Viver num mundo machista foi um obstáculo que a vida colocou no caminho dos dois. Persistir nesse amor se tornou uma escolha de ambos. Eles aceitaram a condição de viverem de encontros escassos durante o ano, vivendo alimentando sonhos que nunca se realizariam, e se frustrando cada vez mais com um desfecho inevitável para aquela história de amor. Jack também optou por descontar a sua raiva em noitadas com jovens gays no México até encontrar uma outra pessoa. Não é que a traição anule o que ele sentia, mas se trata mais de entender se esse amor era mesmo real ou apenas uma maneira dele lidar com sua relação ruim com o pai. Ao buscar conforto nos braços de Ennis, e ser humilhado tantas vezes pelo seu sogro, Jack poderia muito bem ser uma pessoa incapaz de superar os traumas e sua própria carência, preferindo se apegar aos que lhe dispensam um mínimo de atenção. Bastava ser bem tratado ou receber um elogio para que Jack percebesse suas outras oportunidades.
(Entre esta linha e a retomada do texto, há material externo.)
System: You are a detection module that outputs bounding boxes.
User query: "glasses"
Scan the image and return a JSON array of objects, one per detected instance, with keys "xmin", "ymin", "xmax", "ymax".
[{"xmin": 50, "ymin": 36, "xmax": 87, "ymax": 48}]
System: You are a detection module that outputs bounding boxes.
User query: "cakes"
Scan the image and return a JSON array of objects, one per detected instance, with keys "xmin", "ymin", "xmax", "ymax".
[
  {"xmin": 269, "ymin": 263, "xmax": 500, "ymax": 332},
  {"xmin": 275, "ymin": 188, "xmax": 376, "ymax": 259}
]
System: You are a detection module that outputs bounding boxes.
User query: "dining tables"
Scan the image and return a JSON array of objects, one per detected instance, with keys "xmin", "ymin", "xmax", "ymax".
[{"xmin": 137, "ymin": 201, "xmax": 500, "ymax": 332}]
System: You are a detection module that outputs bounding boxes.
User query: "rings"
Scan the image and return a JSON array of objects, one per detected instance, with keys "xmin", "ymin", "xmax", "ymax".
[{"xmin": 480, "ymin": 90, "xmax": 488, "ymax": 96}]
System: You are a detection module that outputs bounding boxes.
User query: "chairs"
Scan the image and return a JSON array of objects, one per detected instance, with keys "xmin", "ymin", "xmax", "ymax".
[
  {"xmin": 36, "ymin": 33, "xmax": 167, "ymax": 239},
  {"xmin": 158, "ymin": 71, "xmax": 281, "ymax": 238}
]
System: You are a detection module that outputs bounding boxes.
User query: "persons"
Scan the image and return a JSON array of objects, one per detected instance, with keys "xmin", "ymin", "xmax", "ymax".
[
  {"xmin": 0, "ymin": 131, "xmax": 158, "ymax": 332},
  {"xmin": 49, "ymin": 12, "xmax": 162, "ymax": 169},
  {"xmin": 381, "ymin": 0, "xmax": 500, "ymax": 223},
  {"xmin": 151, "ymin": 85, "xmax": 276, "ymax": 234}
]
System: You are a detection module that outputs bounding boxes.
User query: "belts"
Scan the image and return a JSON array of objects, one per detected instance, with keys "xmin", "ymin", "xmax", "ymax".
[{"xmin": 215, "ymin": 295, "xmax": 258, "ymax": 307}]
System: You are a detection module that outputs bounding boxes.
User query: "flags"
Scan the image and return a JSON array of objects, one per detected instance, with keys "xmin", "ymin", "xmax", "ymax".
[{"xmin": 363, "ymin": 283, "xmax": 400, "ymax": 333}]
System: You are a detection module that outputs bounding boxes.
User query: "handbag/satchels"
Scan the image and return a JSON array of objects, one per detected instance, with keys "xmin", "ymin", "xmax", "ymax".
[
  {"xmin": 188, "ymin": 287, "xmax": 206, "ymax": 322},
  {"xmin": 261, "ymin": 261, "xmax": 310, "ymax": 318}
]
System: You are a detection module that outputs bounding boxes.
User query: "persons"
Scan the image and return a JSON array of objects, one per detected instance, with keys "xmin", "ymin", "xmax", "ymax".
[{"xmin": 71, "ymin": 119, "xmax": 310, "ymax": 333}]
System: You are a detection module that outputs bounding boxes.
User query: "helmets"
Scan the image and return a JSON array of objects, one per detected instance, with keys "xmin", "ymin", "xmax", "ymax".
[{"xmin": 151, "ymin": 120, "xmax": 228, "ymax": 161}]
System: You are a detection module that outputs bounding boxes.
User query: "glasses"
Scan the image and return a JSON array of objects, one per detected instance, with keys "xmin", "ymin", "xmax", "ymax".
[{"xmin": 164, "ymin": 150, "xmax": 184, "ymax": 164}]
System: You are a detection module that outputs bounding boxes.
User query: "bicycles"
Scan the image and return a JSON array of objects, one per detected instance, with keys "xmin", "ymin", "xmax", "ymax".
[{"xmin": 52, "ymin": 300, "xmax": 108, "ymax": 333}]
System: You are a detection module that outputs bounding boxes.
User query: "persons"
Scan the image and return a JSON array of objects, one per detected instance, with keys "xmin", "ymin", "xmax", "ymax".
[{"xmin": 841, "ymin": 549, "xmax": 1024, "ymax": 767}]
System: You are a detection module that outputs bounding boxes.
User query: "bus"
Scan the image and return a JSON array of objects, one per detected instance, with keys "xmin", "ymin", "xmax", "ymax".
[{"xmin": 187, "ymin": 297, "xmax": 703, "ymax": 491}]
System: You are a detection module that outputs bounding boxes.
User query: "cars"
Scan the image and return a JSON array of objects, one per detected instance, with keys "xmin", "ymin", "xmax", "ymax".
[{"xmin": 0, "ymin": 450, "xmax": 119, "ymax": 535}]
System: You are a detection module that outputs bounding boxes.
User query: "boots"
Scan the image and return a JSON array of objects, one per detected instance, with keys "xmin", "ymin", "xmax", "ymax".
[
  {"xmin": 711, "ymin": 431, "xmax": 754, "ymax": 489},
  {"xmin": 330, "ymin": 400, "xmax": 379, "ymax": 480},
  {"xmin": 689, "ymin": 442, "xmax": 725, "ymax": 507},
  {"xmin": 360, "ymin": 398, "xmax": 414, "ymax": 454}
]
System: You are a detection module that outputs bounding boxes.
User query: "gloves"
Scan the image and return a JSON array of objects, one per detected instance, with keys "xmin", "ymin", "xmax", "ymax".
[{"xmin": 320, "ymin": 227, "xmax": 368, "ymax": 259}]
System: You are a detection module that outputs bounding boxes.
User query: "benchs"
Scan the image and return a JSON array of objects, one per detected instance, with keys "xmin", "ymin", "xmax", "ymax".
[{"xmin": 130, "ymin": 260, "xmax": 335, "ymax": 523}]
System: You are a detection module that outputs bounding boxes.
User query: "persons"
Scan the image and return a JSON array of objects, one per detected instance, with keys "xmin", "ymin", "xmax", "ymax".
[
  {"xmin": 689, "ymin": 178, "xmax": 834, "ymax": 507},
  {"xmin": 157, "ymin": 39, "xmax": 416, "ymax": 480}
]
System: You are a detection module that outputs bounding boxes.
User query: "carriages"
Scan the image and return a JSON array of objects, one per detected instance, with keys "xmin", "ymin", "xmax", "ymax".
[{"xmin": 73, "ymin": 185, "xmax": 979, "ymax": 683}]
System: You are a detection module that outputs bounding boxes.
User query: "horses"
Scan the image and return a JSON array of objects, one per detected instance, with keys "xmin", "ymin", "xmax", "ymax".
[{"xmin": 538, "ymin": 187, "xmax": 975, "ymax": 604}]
O Segredo de Brokeback Mountain tem ao seu favor um elenco inspirado. Sob a direção sempre eficiente de Ang Lee (que venceu o Oscar pelo seu trabalho), Jake Gyllenhaal e Heath Ledger nos convencem desde a primeira cena juntos. É um desempenho cheio de intensidade, paixão, sensibilidade e sutilezas. A cena em que ambos transam pela primeira vez, logo aos 30 minutos de projeção, é inesperada e surpreendente. O trunfo do material está justamente na forma gradual de como o relacionamento dos dois foi avançando. Ang Lee não foi apressado e construiu uma base para que a cena fosse ao mesmo tempo natural e inesperada. Também no elenco temos os seios de Anne Hathaway e Michelle Williams, que vivem as esposas de Jack e Ennis, respectivamente.

Além das atuações, outro ponto de destaque no filme é a bela trilha sonora de Gustavo Santaolalla (responsável pela incrível trilha do game Last of Us, do Playstation 3 – um game que todo cinéfilo fã de zumbis deveria conhecer). Sensível, discreta e extremamente delicada, a música do compositor funciona perfeitamente para conduzir o amor impossível dos nossos dois protagonistas.

Tenho enorme interesse por produções de romance em que não exista final feliz, mas verdade seja dita, O Segredo de Brokeback Mountain acaba por ser uma exceção. A cena em que Ennis visita os pais de Jack e descobre sua camisa ainda manchada de sangue é arrasadora, mas se torna ainda melhor no plano final com o juramento de Ennis. Nesse momento, e com a morte de seu grande amor, Ennis percebe que pode realmente recomeçar a sua vida livre do fardo de amar demais a pessoa errada.